Monday, October 13, 2014

The way-too-optimistic blog post filled with sugar and sunshine

A year and a half ago, I was unhappy with my life. I was unfulfilled by work, didn't like my boss, and was very lonely at home. I went from sitting alone in a cubicle to watching TV at home alone every day. Then, a miracle happened: someone within my company approached me and offered me a new position in another department. Not only did it get me out of my old, depressing role and department, but it was actually in an area of engineering/science that I was interested in. I was ecstatic and jumped at the opportunity.



Switching departments was a tough transition and working in my new department required a TON of overtime to keep up with the new demands and with all the learning I had to do to catch up. But, I had coworkers to talk to instead of living in isolation. Plus I found the work to be not just better than before, but actually and truly enjoyable.



Fast forward to a year and a half later, and I've become a star. I've had meetings where I've gotten so much praise that I literally don't know what to say? What do you say when your boss' boss' boss tells you that you've made a priceless contribution to the advancement of this department and to the science in the field? What do you say when they won't accept your "thank you" because they believe they should be thanking you? I am totally willing to acknowledge that this sounds like I'm ungrateful and am complaining about a good thing. But really - what the hell do you say to that when you aren't allowed to say "thank you"?

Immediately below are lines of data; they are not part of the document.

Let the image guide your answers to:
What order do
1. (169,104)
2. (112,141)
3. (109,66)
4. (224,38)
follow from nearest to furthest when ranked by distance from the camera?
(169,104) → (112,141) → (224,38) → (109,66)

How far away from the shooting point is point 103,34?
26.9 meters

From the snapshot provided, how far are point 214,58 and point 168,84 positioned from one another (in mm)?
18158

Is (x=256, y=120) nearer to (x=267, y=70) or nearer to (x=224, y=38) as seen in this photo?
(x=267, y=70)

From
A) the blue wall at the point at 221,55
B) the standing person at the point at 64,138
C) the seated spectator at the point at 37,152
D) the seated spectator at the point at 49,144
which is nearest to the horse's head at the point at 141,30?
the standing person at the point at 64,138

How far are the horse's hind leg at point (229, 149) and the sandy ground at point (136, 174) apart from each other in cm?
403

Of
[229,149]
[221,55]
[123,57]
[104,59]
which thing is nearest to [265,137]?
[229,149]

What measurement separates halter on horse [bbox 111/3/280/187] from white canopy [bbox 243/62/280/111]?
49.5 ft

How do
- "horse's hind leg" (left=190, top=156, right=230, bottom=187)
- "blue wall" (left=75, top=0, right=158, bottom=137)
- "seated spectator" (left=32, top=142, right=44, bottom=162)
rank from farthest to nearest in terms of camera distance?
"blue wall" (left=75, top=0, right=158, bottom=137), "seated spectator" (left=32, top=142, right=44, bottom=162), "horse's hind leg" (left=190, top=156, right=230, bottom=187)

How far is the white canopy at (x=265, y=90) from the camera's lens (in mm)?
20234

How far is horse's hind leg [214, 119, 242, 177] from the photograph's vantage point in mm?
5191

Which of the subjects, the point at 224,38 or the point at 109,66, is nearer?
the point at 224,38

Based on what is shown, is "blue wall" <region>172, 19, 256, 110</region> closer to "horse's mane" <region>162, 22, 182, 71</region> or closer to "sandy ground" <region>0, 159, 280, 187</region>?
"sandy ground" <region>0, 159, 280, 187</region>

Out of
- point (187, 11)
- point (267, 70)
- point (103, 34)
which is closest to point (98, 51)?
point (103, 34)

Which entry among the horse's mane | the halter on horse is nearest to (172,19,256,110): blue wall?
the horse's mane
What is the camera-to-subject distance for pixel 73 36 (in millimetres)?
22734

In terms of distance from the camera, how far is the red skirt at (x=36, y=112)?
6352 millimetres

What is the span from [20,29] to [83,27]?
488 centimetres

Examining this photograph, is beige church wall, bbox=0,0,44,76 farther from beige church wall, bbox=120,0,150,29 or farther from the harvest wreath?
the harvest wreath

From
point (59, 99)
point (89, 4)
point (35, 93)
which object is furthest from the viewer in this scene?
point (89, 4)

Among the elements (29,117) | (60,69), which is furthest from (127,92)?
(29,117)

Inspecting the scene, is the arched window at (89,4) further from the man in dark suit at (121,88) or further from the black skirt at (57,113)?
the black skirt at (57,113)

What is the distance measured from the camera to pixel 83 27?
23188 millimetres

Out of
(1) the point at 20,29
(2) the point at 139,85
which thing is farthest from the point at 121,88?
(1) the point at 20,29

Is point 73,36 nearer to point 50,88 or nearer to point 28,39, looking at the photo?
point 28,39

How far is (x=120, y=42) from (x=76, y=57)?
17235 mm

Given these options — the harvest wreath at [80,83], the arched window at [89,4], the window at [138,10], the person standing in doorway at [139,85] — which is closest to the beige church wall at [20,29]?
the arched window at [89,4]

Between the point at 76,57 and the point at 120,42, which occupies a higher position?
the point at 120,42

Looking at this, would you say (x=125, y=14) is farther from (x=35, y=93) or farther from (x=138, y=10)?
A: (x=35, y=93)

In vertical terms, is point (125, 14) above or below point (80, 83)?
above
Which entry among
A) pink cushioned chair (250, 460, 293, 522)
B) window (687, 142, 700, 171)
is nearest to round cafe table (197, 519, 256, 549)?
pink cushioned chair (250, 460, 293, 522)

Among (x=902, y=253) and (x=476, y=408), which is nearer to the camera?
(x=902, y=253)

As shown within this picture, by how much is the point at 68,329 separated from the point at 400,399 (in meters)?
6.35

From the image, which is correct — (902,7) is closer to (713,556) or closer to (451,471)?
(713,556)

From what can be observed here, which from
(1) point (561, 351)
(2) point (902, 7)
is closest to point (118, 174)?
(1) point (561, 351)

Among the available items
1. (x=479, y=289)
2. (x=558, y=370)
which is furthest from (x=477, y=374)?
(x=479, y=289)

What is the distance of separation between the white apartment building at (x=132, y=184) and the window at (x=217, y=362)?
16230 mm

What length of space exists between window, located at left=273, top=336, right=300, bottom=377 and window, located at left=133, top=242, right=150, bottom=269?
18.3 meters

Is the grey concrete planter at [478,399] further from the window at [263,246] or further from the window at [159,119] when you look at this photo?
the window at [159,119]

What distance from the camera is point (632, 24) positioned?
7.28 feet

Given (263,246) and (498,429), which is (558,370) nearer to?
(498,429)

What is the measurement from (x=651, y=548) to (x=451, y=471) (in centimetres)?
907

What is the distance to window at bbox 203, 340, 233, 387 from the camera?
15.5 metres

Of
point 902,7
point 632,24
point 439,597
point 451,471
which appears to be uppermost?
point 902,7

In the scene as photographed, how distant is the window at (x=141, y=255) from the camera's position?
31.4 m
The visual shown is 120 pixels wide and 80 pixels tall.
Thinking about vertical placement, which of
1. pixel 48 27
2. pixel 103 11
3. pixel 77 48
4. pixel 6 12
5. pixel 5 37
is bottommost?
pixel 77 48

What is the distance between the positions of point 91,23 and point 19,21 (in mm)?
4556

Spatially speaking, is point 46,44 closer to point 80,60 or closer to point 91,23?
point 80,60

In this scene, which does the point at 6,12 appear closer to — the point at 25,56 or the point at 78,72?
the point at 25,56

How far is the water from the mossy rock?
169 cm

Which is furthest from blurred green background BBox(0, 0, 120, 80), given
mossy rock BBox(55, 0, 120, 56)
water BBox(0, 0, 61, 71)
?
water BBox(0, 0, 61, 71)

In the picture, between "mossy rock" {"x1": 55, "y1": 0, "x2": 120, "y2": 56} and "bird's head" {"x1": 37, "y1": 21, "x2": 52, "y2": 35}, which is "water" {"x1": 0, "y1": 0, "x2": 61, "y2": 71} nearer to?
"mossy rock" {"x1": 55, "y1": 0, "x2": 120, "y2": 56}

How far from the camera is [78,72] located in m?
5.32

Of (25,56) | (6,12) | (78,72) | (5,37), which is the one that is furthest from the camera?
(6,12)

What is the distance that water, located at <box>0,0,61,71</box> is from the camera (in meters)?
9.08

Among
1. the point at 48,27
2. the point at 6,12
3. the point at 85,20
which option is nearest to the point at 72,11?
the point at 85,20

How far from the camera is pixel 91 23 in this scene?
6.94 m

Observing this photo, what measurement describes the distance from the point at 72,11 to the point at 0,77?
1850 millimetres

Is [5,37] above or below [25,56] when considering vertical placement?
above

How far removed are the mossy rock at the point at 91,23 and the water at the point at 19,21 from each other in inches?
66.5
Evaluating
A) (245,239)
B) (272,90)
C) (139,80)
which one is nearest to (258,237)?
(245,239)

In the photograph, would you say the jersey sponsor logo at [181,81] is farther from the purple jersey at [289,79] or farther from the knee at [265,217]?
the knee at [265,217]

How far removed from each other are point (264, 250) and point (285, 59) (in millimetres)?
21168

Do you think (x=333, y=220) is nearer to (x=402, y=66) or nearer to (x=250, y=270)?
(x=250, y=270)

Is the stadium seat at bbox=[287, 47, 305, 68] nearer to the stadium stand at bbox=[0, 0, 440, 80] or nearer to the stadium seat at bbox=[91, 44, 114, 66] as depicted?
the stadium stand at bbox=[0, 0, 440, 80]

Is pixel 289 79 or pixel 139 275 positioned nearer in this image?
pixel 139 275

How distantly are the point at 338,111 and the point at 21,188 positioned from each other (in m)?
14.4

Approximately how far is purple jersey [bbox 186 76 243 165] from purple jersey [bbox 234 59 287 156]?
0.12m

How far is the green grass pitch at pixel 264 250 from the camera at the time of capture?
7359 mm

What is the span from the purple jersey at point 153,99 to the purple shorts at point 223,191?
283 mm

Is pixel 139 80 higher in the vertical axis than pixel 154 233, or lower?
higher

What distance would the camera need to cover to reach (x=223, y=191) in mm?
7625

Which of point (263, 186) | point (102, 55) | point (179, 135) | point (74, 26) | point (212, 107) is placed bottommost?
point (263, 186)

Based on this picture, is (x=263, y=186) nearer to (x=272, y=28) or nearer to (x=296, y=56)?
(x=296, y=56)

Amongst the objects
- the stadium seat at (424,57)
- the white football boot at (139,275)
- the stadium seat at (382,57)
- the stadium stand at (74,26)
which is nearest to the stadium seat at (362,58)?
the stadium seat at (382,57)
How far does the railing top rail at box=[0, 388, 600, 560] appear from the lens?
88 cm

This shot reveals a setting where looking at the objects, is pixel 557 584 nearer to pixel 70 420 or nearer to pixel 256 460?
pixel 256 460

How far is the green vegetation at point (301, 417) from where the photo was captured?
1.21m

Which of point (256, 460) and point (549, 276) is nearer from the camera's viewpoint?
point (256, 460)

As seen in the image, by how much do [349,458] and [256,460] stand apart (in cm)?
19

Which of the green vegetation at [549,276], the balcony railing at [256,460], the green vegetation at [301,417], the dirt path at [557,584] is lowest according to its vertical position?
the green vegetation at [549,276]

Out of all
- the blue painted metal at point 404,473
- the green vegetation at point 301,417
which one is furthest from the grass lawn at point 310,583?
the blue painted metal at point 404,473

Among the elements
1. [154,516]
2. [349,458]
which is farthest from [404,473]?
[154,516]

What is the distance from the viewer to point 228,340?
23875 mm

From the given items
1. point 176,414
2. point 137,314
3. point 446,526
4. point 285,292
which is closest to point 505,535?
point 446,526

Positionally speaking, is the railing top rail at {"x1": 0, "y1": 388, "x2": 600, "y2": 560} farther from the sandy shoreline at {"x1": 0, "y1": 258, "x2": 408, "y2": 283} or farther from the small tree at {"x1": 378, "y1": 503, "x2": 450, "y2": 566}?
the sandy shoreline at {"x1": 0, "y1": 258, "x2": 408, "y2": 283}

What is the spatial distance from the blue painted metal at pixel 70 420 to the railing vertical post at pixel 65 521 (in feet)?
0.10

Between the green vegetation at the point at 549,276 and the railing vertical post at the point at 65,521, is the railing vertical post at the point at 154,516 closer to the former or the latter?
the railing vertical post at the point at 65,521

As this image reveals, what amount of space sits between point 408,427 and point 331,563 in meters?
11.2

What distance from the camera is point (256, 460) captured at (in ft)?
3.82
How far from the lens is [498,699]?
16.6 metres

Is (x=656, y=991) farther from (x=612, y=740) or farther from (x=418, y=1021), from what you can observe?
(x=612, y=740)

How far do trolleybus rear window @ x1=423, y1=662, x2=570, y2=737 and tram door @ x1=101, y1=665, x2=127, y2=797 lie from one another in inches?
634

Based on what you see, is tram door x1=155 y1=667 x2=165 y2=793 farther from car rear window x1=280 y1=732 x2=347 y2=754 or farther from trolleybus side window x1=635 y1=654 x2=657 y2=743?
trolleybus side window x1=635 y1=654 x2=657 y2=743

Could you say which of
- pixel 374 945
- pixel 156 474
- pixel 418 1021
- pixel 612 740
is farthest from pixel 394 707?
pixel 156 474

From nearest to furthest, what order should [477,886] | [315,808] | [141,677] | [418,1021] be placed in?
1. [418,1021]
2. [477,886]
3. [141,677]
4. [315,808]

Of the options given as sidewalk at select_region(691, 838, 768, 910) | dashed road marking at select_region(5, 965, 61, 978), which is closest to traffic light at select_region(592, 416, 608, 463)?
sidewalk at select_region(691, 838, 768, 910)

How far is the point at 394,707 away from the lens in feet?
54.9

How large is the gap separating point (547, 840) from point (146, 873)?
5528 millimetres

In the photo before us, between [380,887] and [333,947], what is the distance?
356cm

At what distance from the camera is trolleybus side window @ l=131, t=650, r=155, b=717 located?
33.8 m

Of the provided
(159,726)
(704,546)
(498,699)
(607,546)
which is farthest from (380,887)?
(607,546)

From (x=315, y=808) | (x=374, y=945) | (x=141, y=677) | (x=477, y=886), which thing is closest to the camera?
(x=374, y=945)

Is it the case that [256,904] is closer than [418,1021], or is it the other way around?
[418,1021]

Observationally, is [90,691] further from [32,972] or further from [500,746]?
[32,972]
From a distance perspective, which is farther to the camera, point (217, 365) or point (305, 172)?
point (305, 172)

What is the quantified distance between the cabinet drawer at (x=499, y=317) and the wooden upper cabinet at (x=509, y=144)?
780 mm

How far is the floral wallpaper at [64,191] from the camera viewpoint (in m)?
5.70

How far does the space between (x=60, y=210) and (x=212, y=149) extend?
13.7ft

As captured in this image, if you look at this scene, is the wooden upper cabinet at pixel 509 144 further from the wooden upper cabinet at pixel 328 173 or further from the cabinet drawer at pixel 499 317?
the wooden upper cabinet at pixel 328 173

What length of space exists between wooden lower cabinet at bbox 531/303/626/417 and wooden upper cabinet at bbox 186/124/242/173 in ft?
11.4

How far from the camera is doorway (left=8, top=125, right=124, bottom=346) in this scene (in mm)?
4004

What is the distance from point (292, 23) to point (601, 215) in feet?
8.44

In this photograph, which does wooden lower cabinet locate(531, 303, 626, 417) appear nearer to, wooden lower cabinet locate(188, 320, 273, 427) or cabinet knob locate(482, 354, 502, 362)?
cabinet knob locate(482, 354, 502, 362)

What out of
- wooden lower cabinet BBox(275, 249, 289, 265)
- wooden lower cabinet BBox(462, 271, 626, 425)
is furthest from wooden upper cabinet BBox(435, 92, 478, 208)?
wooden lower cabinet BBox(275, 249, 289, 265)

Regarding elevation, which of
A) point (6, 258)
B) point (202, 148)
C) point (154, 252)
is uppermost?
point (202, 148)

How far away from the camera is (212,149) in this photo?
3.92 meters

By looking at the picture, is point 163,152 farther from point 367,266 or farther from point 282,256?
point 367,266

Let's just suffice it to say that I'm appreciated at work, get what I want when I ask for it, like what I do, and have a somewhat flexible schedule. Some might say that I have it good. Coming from my first job in the company, I'd have to agree. I'd even raise that to saying that pretty freaking fantastic job. So when I was approached last week unofficially about a position in another department, I didn't jump on it. In fact, I was hesitant despite the fact that I was offered a promotion, which would mean I would get a second promotion only one year after my last promotion. I was hesitant despite the fact that I was offered a position in the group that does the work that I eventually want to do. I was hesitant despite the fact that I would get more freedom and visibility across departments.

What I'm saying is that I was offered a pretty good new job and I made an argument against it because I realized that my job is nearly perfect for my needs right now and is fulfilling both in terms of work projects and in terms of work-life balance.



This is just my long-winded way of saying that I didn't realize how happy I was with my current job until I had this offer come and slap me in the face with my happiness. I didn't realize how happy I was until I was forced to reflect on it. And I realize now that I was right in recognizing my unhappiness in my past job, recognizing what would make me happy, and taking the opportunity when it came to me. Yes, part of it is luck. But part of achieving happiness is taking a moment to reflect on what you need, what you want to avoid, and where you want to go in the future. For now, my current job is taking me on the path to the future I want and at the same time is keeping me fulfilled in the present. Keep an eye out for what can get you both those things, and you'll be happy, too.